De là où je viens et sans doute dans de nombreux pays, l’expérience du confinement est éminemment féminine. Je peux affirmer que des millions de femmes ont été et sont encore aujourd’hui confinées parce qu’elles sont femmes, tandis qu’aucun homme ne l’a, à ma connaissance, été en raison de son genre.

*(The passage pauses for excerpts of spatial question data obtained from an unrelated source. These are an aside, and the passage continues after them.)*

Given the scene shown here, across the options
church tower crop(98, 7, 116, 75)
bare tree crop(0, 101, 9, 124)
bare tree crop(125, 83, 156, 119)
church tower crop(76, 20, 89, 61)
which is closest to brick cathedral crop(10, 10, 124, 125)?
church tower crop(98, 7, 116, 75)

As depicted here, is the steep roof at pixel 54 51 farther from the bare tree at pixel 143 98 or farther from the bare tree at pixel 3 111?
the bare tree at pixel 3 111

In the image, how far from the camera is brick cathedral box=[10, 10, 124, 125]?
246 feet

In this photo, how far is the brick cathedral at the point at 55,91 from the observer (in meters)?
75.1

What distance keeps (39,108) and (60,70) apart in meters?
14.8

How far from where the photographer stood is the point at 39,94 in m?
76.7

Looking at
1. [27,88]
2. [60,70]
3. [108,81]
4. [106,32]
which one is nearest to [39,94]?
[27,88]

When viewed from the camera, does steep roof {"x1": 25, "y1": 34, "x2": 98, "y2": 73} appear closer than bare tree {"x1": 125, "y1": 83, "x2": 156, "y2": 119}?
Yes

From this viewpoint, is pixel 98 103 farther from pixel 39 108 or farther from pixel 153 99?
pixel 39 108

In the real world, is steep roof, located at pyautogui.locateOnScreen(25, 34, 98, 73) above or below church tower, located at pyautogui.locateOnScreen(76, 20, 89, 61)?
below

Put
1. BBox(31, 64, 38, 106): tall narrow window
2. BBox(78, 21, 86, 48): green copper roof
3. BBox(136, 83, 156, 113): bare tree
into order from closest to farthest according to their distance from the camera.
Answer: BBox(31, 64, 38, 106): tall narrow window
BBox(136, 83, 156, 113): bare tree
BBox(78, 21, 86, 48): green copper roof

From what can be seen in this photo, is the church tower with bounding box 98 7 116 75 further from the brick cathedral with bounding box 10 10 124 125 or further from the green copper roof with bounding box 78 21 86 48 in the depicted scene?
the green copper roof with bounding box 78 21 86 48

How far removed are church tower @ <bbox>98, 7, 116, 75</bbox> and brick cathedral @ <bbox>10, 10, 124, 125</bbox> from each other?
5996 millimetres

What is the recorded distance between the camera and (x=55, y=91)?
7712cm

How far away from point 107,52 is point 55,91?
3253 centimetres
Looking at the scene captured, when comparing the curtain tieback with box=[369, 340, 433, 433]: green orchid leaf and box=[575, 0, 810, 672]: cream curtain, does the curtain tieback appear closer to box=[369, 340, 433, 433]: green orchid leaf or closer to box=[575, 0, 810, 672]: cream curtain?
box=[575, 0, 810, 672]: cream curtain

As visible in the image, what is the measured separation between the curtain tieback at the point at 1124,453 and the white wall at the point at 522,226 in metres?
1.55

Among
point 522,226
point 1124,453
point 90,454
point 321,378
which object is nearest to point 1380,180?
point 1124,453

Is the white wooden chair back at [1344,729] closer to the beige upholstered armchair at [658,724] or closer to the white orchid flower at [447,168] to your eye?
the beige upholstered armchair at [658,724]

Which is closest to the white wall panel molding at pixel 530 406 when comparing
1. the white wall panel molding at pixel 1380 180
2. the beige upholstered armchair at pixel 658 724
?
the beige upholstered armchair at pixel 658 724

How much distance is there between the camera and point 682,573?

Pour ma part, devoir rester entre quatre murs ne m’invite donc
pas à convoquer des métaphores romantiques, mais suscite au contraire une sensation
traumatogène d’une réclusion quotidienne non désirée vécue par des millions de
mes semblables. Non pas que je remette en question le caractère impérieux du
confinement d’un point de vue sanitaire, il réveille cependant en moi une peur
archaïque de voir sévir de nouveau le fantôme du geôlier symbolique que je
croyais avoir définitivement chassé. Dans cet entravement, cette limitation du
mouvement, le sentiment d’asphyxie ne tient pas seulement de mon expérience
personnelle. Je l’ai hérité de plusieurs générations de femmes que j’ai contemplées,
aimées, plaintes, comprises, haïes parfois. Je n’avais pas choisi de porter
leur fardeau jusqu’à ce que je réalise que leur condition était aussi la
mienne.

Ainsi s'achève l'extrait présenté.